Using filamentous fungi to capture unicellular microalgae is an effective way for microalgae recovery in water treatment. Here, fungi Aspergillus flavus ZJ-1 and microalgae Chlorella vulgaris WZ-1 isolated from a copper tailings pond were used to study the capture effect of ZJ-1 on WZ-1. The highest capture efficiency (97.85%) was obtained within 6 h under the optimized conditions of 30 °C, 150 rpm, fungi-algae biomass ratio of 2.24:1, and initial pH of 9.24 in microalgae medium. The formed fungi-algae pellets (FAPs) were further used to remove Cu(II) from aqueous solution. Results showed that the FAPs formed at different capture times all adsorbed Cu(II) well, and the PAFs formed within 2 h (PAFs_2 h) exhibited the highest Cu(II) adsorption capacity (80.42 mg·g⁻¹). SEM images showed that Cu(II) caused a change in the internal structure of PAFs_2 h from loose to compact, the mycelium shrunk, and the microalgal cells were concave. Cu(II) adsorption by PAFs_2 h was well conformed to the pseudo-second-order kinetics and the Langmuir isotherm (123.61 mg·g⁻¹ of theoretically maximum adsorption capacity). This work opens a way for applying FAPs in the remediation of heavy metal-contaminated wastewater, and the metal adsorption effect was determined by the capture amount of microalgae.
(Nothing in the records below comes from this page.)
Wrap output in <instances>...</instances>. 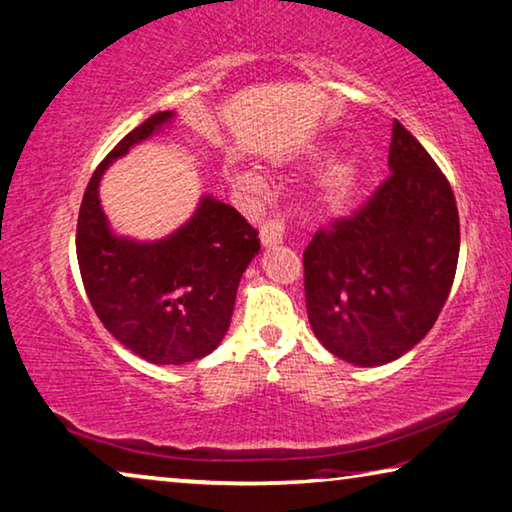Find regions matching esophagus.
<instances>
[{
  "label": "esophagus",
  "mask_w": 512,
  "mask_h": 512,
  "mask_svg": "<svg viewBox=\"0 0 512 512\" xmlns=\"http://www.w3.org/2000/svg\"><path fill=\"white\" fill-rule=\"evenodd\" d=\"M284 224L277 219H268L265 224L261 226V231H258V235H261V242L263 247H277V244L284 242Z\"/></svg>",
  "instance_id": "34e87169"
}]
</instances>
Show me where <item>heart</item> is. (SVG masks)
Listing matches in <instances>:
<instances>
[{"label":"heart","instance_id":"heart-1","mask_svg":"<svg viewBox=\"0 0 512 512\" xmlns=\"http://www.w3.org/2000/svg\"><path fill=\"white\" fill-rule=\"evenodd\" d=\"M358 177H360V161L348 157L342 161H335L328 170H325L323 180H321V191H323V201L339 207L342 203H346L351 194L358 187ZM235 182L240 187H256V177L251 173H242L235 177Z\"/></svg>","mask_w":512,"mask_h":512}]
</instances>
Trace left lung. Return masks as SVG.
<instances>
[{
	"label": "left lung",
	"mask_w": 512,
	"mask_h": 512,
	"mask_svg": "<svg viewBox=\"0 0 512 512\" xmlns=\"http://www.w3.org/2000/svg\"><path fill=\"white\" fill-rule=\"evenodd\" d=\"M390 177L351 219L302 254L311 330L335 358L379 367L432 330L453 286L459 217L453 189L395 120Z\"/></svg>",
	"instance_id": "8db88e82"
}]
</instances>
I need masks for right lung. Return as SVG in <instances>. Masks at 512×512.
<instances>
[{
  "label": "right lung",
  "instance_id": "add662e5",
  "mask_svg": "<svg viewBox=\"0 0 512 512\" xmlns=\"http://www.w3.org/2000/svg\"><path fill=\"white\" fill-rule=\"evenodd\" d=\"M173 120V110L152 115L101 161L85 189L76 231L80 277L96 316L117 342L152 365H189L221 344L242 274L261 251L247 219L210 194L166 238L136 240L113 231L99 198L103 173Z\"/></svg>",
  "mask_w": 512,
  "mask_h": 512
}]
</instances>
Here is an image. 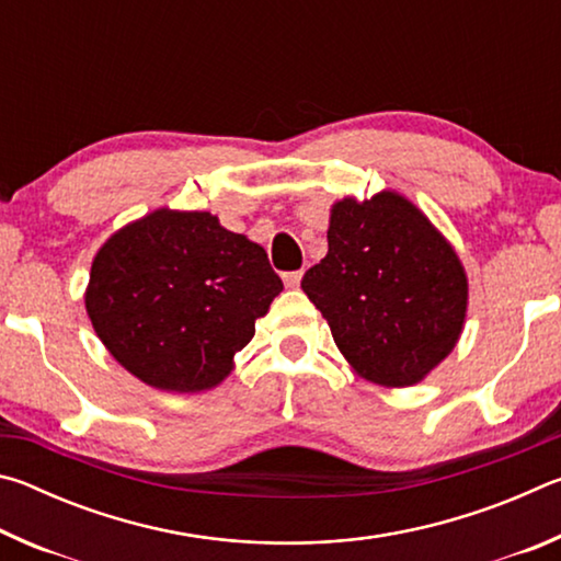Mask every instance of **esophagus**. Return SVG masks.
<instances>
[{
  "label": "esophagus",
  "instance_id": "34e87169",
  "mask_svg": "<svg viewBox=\"0 0 561 561\" xmlns=\"http://www.w3.org/2000/svg\"><path fill=\"white\" fill-rule=\"evenodd\" d=\"M301 277H304V272L301 270H297V272H284V284H287L289 289H294V287H299V282H301Z\"/></svg>",
  "mask_w": 561,
  "mask_h": 561
}]
</instances>
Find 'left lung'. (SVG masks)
Wrapping results in <instances>:
<instances>
[{"label":"left lung","instance_id":"8db88e82","mask_svg":"<svg viewBox=\"0 0 561 561\" xmlns=\"http://www.w3.org/2000/svg\"><path fill=\"white\" fill-rule=\"evenodd\" d=\"M329 252L301 289L329 321L341 354L381 386L421 381L450 354L468 309L453 247L396 193L334 205Z\"/></svg>","mask_w":561,"mask_h":561}]
</instances>
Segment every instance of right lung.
Wrapping results in <instances>:
<instances>
[{"instance_id":"obj_1","label":"right lung","mask_w":561,"mask_h":561,"mask_svg":"<svg viewBox=\"0 0 561 561\" xmlns=\"http://www.w3.org/2000/svg\"><path fill=\"white\" fill-rule=\"evenodd\" d=\"M282 289L260 244L210 213L163 207L101 247L87 311L133 376L160 391L195 393L230 374Z\"/></svg>"}]
</instances>
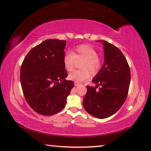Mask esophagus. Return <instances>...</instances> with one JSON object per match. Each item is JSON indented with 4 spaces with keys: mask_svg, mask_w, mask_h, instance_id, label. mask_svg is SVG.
<instances>
[{
    "mask_svg": "<svg viewBox=\"0 0 151 151\" xmlns=\"http://www.w3.org/2000/svg\"><path fill=\"white\" fill-rule=\"evenodd\" d=\"M81 84L80 83H76V82H75V86H76V87H77V86H78V85H80Z\"/></svg>",
    "mask_w": 151,
    "mask_h": 151,
    "instance_id": "esophagus-1",
    "label": "esophagus"
}]
</instances>
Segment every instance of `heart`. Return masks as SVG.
<instances>
[{
    "label": "heart",
    "instance_id": "obj_1",
    "mask_svg": "<svg viewBox=\"0 0 151 151\" xmlns=\"http://www.w3.org/2000/svg\"><path fill=\"white\" fill-rule=\"evenodd\" d=\"M83 59L81 63V70L73 71L68 75V78L76 83L88 80L91 74L97 73L101 67V60L98 56L95 47L88 44L78 45L74 47L73 52H67L63 56V64L67 71H72L75 68L76 60Z\"/></svg>",
    "mask_w": 151,
    "mask_h": 151
}]
</instances>
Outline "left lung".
<instances>
[{"label":"left lung","mask_w":151,"mask_h":151,"mask_svg":"<svg viewBox=\"0 0 151 151\" xmlns=\"http://www.w3.org/2000/svg\"><path fill=\"white\" fill-rule=\"evenodd\" d=\"M99 41L104 44V64L93 79L96 86H87L83 105L91 116L104 119L118 111L126 101L131 75L128 62L119 49L106 41Z\"/></svg>","instance_id":"left-lung-1"}]
</instances>
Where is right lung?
I'll use <instances>...</instances> for the list:
<instances>
[{
    "instance_id": "add662e5",
    "label": "right lung",
    "mask_w": 151,
    "mask_h": 151,
    "mask_svg": "<svg viewBox=\"0 0 151 151\" xmlns=\"http://www.w3.org/2000/svg\"><path fill=\"white\" fill-rule=\"evenodd\" d=\"M65 40H45L28 52L21 64L20 81L29 106L39 114L52 116L66 106L74 87L66 81L63 64Z\"/></svg>"
}]
</instances>
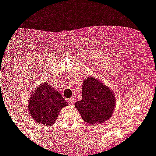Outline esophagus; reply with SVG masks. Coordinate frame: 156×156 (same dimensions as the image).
I'll list each match as a JSON object with an SVG mask.
<instances>
[{
	"label": "esophagus",
	"mask_w": 156,
	"mask_h": 156,
	"mask_svg": "<svg viewBox=\"0 0 156 156\" xmlns=\"http://www.w3.org/2000/svg\"><path fill=\"white\" fill-rule=\"evenodd\" d=\"M74 102H75V99H73V98H71V99H68L67 103H69V105H73L74 103Z\"/></svg>",
	"instance_id": "obj_1"
}]
</instances>
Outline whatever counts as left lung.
Instances as JSON below:
<instances>
[{
  "mask_svg": "<svg viewBox=\"0 0 156 156\" xmlns=\"http://www.w3.org/2000/svg\"><path fill=\"white\" fill-rule=\"evenodd\" d=\"M82 97V100L76 102L75 107L87 123H102L112 115L115 105L113 93L109 87L94 77L84 80Z\"/></svg>",
  "mask_w": 156,
  "mask_h": 156,
  "instance_id": "obj_1",
  "label": "left lung"
}]
</instances>
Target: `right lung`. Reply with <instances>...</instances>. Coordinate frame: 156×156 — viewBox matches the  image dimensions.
I'll return each mask as SVG.
<instances>
[{"label":"right lung","instance_id":"obj_1","mask_svg":"<svg viewBox=\"0 0 156 156\" xmlns=\"http://www.w3.org/2000/svg\"><path fill=\"white\" fill-rule=\"evenodd\" d=\"M66 106V102L60 92L47 83H42L29 99L28 109L34 121L49 126L54 123L60 111Z\"/></svg>","mask_w":156,"mask_h":156}]
</instances>
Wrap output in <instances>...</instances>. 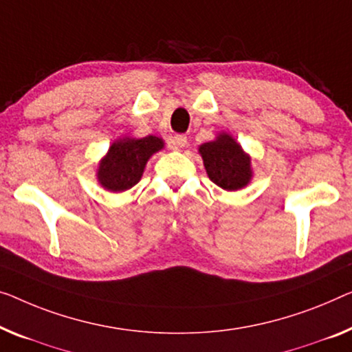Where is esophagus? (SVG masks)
Listing matches in <instances>:
<instances>
[{
  "label": "esophagus",
  "instance_id": "esophagus-1",
  "mask_svg": "<svg viewBox=\"0 0 352 352\" xmlns=\"http://www.w3.org/2000/svg\"><path fill=\"white\" fill-rule=\"evenodd\" d=\"M186 144H188L186 135H183V134H177L175 138H174V148H175V150H180V148H183V146H186Z\"/></svg>",
  "mask_w": 352,
  "mask_h": 352
}]
</instances>
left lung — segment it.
Segmentation results:
<instances>
[{"label":"left lung","instance_id":"8db88e82","mask_svg":"<svg viewBox=\"0 0 352 352\" xmlns=\"http://www.w3.org/2000/svg\"><path fill=\"white\" fill-rule=\"evenodd\" d=\"M207 175L226 191H239L253 180L251 156L229 133H218L210 142L199 145Z\"/></svg>","mask_w":352,"mask_h":352}]
</instances>
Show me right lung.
I'll return each instance as SVG.
<instances>
[{
  "label": "right lung",
  "instance_id": "add662e5",
  "mask_svg": "<svg viewBox=\"0 0 352 352\" xmlns=\"http://www.w3.org/2000/svg\"><path fill=\"white\" fill-rule=\"evenodd\" d=\"M164 148V140L156 135H124L112 142L96 169L98 183L110 192L128 191L138 185L148 160Z\"/></svg>",
  "mask_w": 352,
  "mask_h": 352
}]
</instances>
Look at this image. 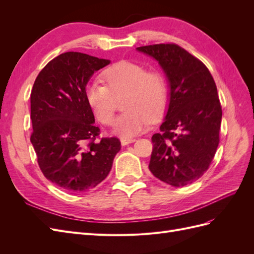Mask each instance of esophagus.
Here are the masks:
<instances>
[{
  "label": "esophagus",
  "instance_id": "1",
  "mask_svg": "<svg viewBox=\"0 0 254 254\" xmlns=\"http://www.w3.org/2000/svg\"><path fill=\"white\" fill-rule=\"evenodd\" d=\"M135 141V139H133V137H122L121 139V143L123 146H126L130 143H133Z\"/></svg>",
  "mask_w": 254,
  "mask_h": 254
}]
</instances>
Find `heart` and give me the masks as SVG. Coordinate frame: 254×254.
I'll use <instances>...</instances> for the list:
<instances>
[{"label": "heart", "mask_w": 254, "mask_h": 254, "mask_svg": "<svg viewBox=\"0 0 254 254\" xmlns=\"http://www.w3.org/2000/svg\"><path fill=\"white\" fill-rule=\"evenodd\" d=\"M107 86L91 82L86 98L96 119L111 125L117 112V99L123 97V112L113 127V132L130 137L147 129L152 119L163 113L167 102V86L163 75L129 60H121L103 73Z\"/></svg>", "instance_id": "obj_1"}]
</instances>
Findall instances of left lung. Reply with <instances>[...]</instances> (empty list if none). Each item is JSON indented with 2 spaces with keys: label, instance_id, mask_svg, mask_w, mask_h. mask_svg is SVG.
Masks as SVG:
<instances>
[{
  "label": "left lung",
  "instance_id": "1",
  "mask_svg": "<svg viewBox=\"0 0 254 254\" xmlns=\"http://www.w3.org/2000/svg\"><path fill=\"white\" fill-rule=\"evenodd\" d=\"M158 61L170 87V104L151 137L152 175L173 187H184L207 171L219 143L221 106L210 71L177 44L136 48Z\"/></svg>",
  "mask_w": 254,
  "mask_h": 254
}]
</instances>
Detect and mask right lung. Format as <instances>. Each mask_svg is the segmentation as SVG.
Listing matches in <instances>:
<instances>
[{
  "mask_svg": "<svg viewBox=\"0 0 254 254\" xmlns=\"http://www.w3.org/2000/svg\"><path fill=\"white\" fill-rule=\"evenodd\" d=\"M110 60L66 52L37 76L30 94V136L45 178L67 191H86L111 171L121 149L118 137L96 142L99 128L87 103L86 87Z\"/></svg>",
  "mask_w": 254,
  "mask_h": 254,
  "instance_id": "obj_1",
  "label": "right lung"
}]
</instances>
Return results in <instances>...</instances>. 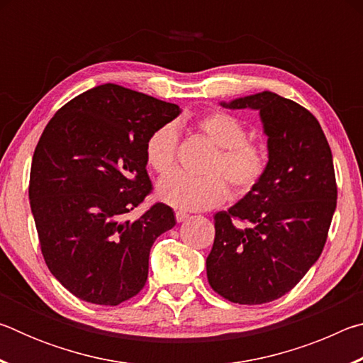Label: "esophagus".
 I'll return each instance as SVG.
<instances>
[{
	"instance_id": "1",
	"label": "esophagus",
	"mask_w": 363,
	"mask_h": 363,
	"mask_svg": "<svg viewBox=\"0 0 363 363\" xmlns=\"http://www.w3.org/2000/svg\"><path fill=\"white\" fill-rule=\"evenodd\" d=\"M189 219V214L186 211H176V220L177 223H184Z\"/></svg>"
}]
</instances>
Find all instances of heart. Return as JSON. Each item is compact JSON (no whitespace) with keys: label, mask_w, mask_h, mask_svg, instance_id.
Returning a JSON list of instances; mask_svg holds the SVG:
<instances>
[{"label":"heart","mask_w":363,"mask_h":363,"mask_svg":"<svg viewBox=\"0 0 363 363\" xmlns=\"http://www.w3.org/2000/svg\"><path fill=\"white\" fill-rule=\"evenodd\" d=\"M195 131L216 149L208 158L203 176L173 173L158 182V196L179 210H206L227 196L229 184L233 195H243L256 187L269 168L267 149L248 139V130L235 115L225 110H210L194 120ZM179 136L173 123L155 128L145 140L147 164L158 174L174 168Z\"/></svg>","instance_id":"1"}]
</instances>
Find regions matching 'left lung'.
Wrapping results in <instances>:
<instances>
[{
	"instance_id": "1",
	"label": "left lung",
	"mask_w": 363,
	"mask_h": 363,
	"mask_svg": "<svg viewBox=\"0 0 363 363\" xmlns=\"http://www.w3.org/2000/svg\"><path fill=\"white\" fill-rule=\"evenodd\" d=\"M223 106L259 110L269 168L237 205L214 214L208 281L230 303H270L322 255L337 199L333 157L320 123L294 101L264 91Z\"/></svg>"
}]
</instances>
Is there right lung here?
Instances as JSON below:
<instances>
[{"label": "right lung", "mask_w": 363, "mask_h": 363, "mask_svg": "<svg viewBox=\"0 0 363 363\" xmlns=\"http://www.w3.org/2000/svg\"><path fill=\"white\" fill-rule=\"evenodd\" d=\"M179 106L118 84L73 97L43 131L30 169L28 199L48 269L86 303L118 306L143 290L153 242L176 224L153 203L145 140Z\"/></svg>", "instance_id": "obj_1"}]
</instances>
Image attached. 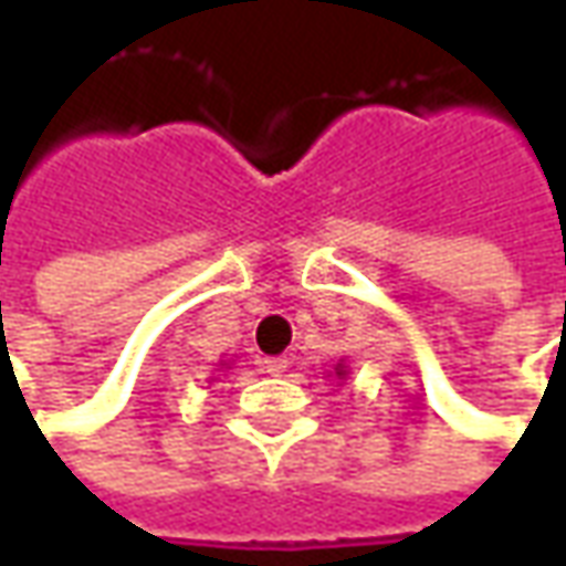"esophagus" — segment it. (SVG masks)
<instances>
[{"label":"esophagus","mask_w":566,"mask_h":566,"mask_svg":"<svg viewBox=\"0 0 566 566\" xmlns=\"http://www.w3.org/2000/svg\"><path fill=\"white\" fill-rule=\"evenodd\" d=\"M287 369V357H266V373L270 376H282Z\"/></svg>","instance_id":"34e87169"}]
</instances>
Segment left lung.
Returning a JSON list of instances; mask_svg holds the SVG:
<instances>
[{"instance_id": "8db88e82", "label": "left lung", "mask_w": 566, "mask_h": 566, "mask_svg": "<svg viewBox=\"0 0 566 566\" xmlns=\"http://www.w3.org/2000/svg\"><path fill=\"white\" fill-rule=\"evenodd\" d=\"M333 379L339 381V385H343L345 379H348V364H345V360H339V364H333V373H331Z\"/></svg>"}]
</instances>
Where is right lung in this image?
<instances>
[{
  "mask_svg": "<svg viewBox=\"0 0 566 566\" xmlns=\"http://www.w3.org/2000/svg\"><path fill=\"white\" fill-rule=\"evenodd\" d=\"M218 367H221V369H230V360H221V364H218Z\"/></svg>",
  "mask_w": 566,
  "mask_h": 566,
  "instance_id": "right-lung-1",
  "label": "right lung"
}]
</instances>
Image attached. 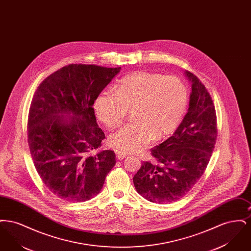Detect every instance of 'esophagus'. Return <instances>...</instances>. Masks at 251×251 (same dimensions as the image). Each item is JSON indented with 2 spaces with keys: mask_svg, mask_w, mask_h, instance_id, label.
<instances>
[{
  "mask_svg": "<svg viewBox=\"0 0 251 251\" xmlns=\"http://www.w3.org/2000/svg\"><path fill=\"white\" fill-rule=\"evenodd\" d=\"M116 154H117V158H118L119 160H123V159L126 158V156H127L126 152L120 151H116Z\"/></svg>",
  "mask_w": 251,
  "mask_h": 251,
  "instance_id": "34e87169",
  "label": "esophagus"
}]
</instances>
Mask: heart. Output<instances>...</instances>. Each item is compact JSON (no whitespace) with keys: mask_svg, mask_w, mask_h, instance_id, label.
<instances>
[{"mask_svg":"<svg viewBox=\"0 0 251 251\" xmlns=\"http://www.w3.org/2000/svg\"><path fill=\"white\" fill-rule=\"evenodd\" d=\"M189 104V89L183 80L154 72H136L96 97V115L108 128L117 127L132 108L133 120L109 135L120 151H137L156 138L178 129Z\"/></svg>","mask_w":251,"mask_h":251,"instance_id":"obj_1","label":"heart"}]
</instances>
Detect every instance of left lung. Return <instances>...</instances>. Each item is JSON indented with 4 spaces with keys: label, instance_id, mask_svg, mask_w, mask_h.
<instances>
[{
    "label": "left lung",
    "instance_id": "1",
    "mask_svg": "<svg viewBox=\"0 0 251 251\" xmlns=\"http://www.w3.org/2000/svg\"><path fill=\"white\" fill-rule=\"evenodd\" d=\"M187 114L165 142L151 149L155 163L143 162L133 176L137 193L151 202L177 201L202 176L215 149L217 136L215 108L204 84L192 72Z\"/></svg>",
    "mask_w": 251,
    "mask_h": 251
}]
</instances>
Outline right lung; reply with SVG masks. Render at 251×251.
<instances>
[{"label": "right lung", "instance_id": "add662e5", "mask_svg": "<svg viewBox=\"0 0 251 251\" xmlns=\"http://www.w3.org/2000/svg\"><path fill=\"white\" fill-rule=\"evenodd\" d=\"M120 69L72 64L44 79L35 92L28 115V145L39 177L61 200L89 201L116 165L113 151L93 154L105 134L92 106Z\"/></svg>", "mask_w": 251, "mask_h": 251}]
</instances>
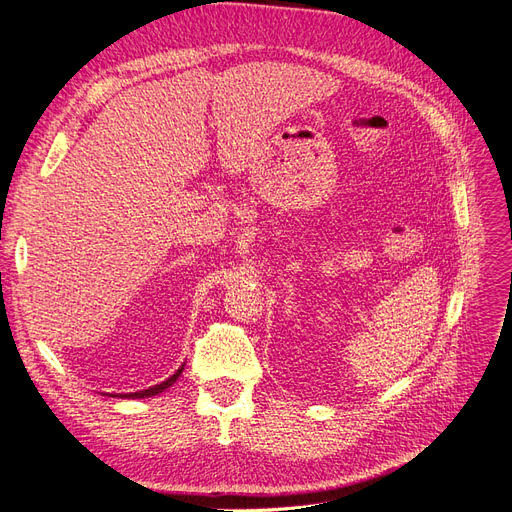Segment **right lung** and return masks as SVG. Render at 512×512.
<instances>
[{"instance_id":"right-lung-1","label":"right lung","mask_w":512,"mask_h":512,"mask_svg":"<svg viewBox=\"0 0 512 512\" xmlns=\"http://www.w3.org/2000/svg\"><path fill=\"white\" fill-rule=\"evenodd\" d=\"M181 371H183V365L177 369V374H173L170 376L168 380H164V382H160V384H156V386H149V389H145V391H136V393H126V395H115V397H126V399H143V397H151V395H158V393H162L164 389H168V386H173L175 382H177V378L181 376Z\"/></svg>"}]
</instances>
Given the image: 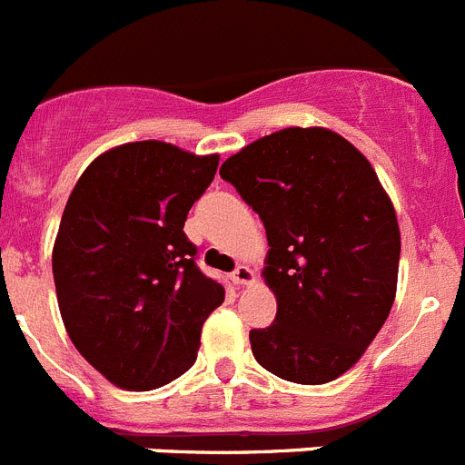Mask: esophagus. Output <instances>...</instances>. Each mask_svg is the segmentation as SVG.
Returning <instances> with one entry per match:
<instances>
[{"mask_svg": "<svg viewBox=\"0 0 465 465\" xmlns=\"http://www.w3.org/2000/svg\"><path fill=\"white\" fill-rule=\"evenodd\" d=\"M232 282H235L237 287H244V284H252L253 282V271L249 265H240L235 272H232Z\"/></svg>", "mask_w": 465, "mask_h": 465, "instance_id": "esophagus-1", "label": "esophagus"}]
</instances>
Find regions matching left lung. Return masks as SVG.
I'll list each match as a JSON object with an SVG mask.
<instances>
[{
    "mask_svg": "<svg viewBox=\"0 0 465 465\" xmlns=\"http://www.w3.org/2000/svg\"><path fill=\"white\" fill-rule=\"evenodd\" d=\"M268 235L263 280L277 299L252 329L256 362L303 386L339 379L379 334L398 292L395 206L351 141L324 126H289L221 166Z\"/></svg>",
    "mask_w": 465,
    "mask_h": 465,
    "instance_id": "1",
    "label": "left lung"
}]
</instances>
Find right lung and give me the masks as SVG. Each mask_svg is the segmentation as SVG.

利用丝状真菌捕获单细胞微藻是水处理中微藻回收的有效途径。在这里，从铜尾矿池中分离出的真菌黄曲霉ZJ-1 和微藻小球藻WZ-1 用于研究 ZJ-1 对 WZ-1 的捕获效果。在 30 ℃、150 rpm、菌藻生物量比为 2.24:1 和初始 pH 为 9.24 的微藻培养基中的优化条件下，在 6 h 内获得了最高的捕获效率（97.85%）。形成的真菌-藻类颗粒 (FAP) 进一步用于从水溶液中去除 Cu(II)。结果表明，不同捕获时间形成的 FAPs 均能很好地吸附 Cu(II)，且 PAFs 在 2 h 内形成（PAFs _{2 h}) 表现出最高的Cu(II) 吸附容量（80.42 mg·g ^-1）。SEM图像显示Cu(II)导致PAFs内部结构在_{2 h}后由松散变为致密，菌丝体收缩，微藻细胞呈凹形。_{PAFs 2 h}对Cu(II) 的吸附非常符合准二级动力学和Langmuir 等温线（理论上最大吸附容量为123.61 mg·g ^-1）。该工作为应用FAPs修复重金属污染废水开辟了一条途径，金属吸附效果由微藻的捕获量决定。